* Exercise details: Images excluded, return every record exactly as it reads.

* Information:

>>>

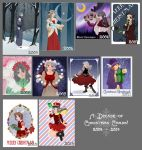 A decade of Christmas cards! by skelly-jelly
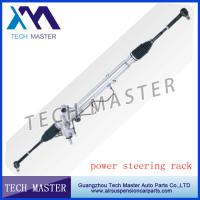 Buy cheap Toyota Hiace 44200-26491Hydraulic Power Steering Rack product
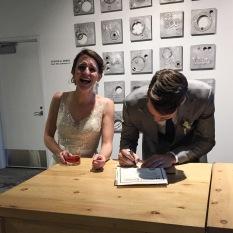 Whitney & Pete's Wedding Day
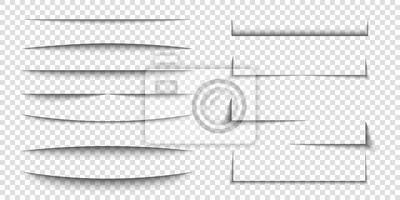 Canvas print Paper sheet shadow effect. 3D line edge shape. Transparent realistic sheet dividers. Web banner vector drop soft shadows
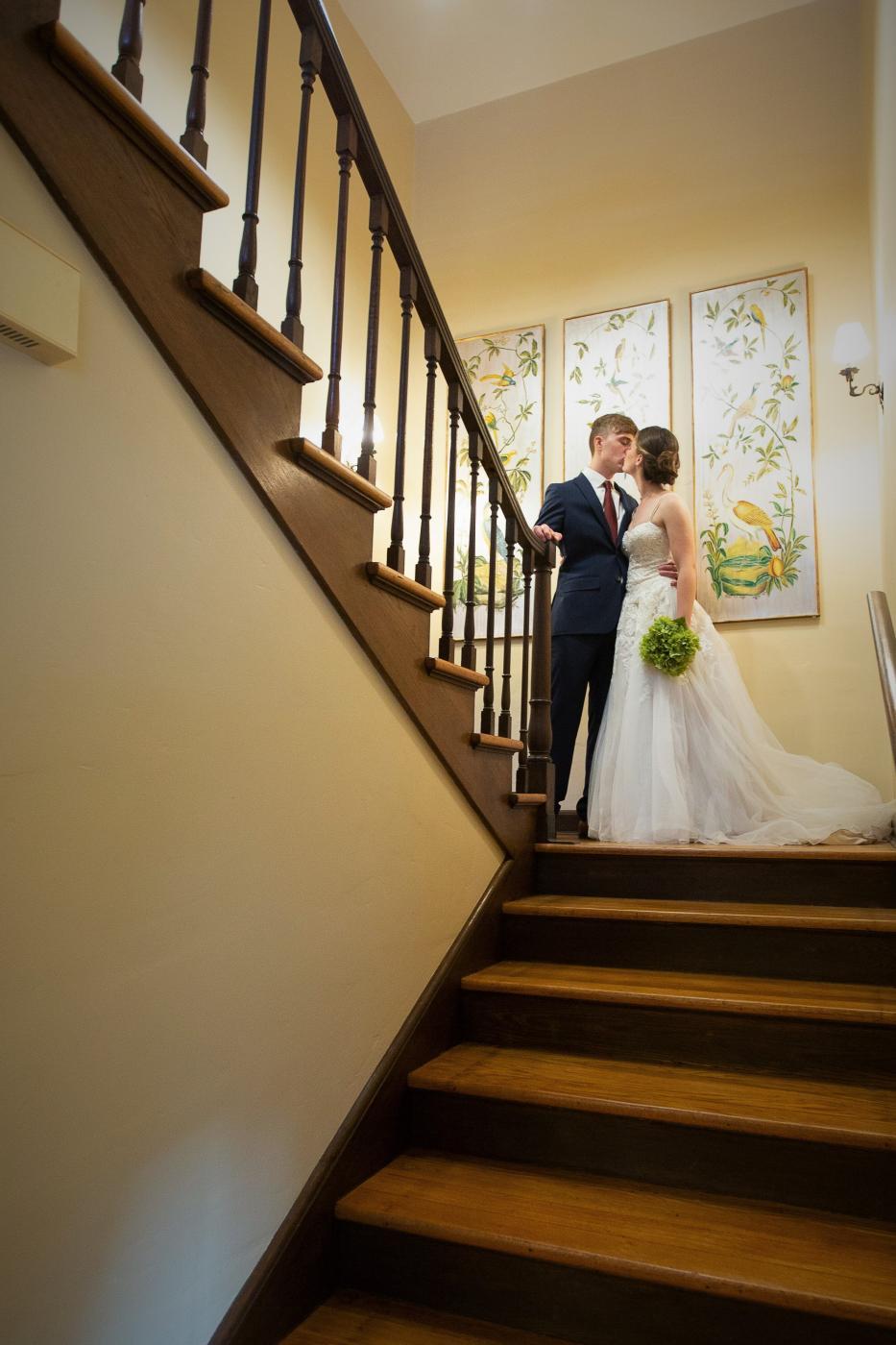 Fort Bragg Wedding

<<<

* Answer box:
 A decade of Christmas cards! by skelly-jelly
 Buy cheap Toyota Hiace 44200-26491Hydraulic Power Steering Rack product
 Whitney & Pete's Wedding Day
 Canvas print Paper sheet shadow effect. 3D line edge shape. Transparent realistic sheet dividers. Web banner vector drop soft shadows
 Fort Bragg Wedding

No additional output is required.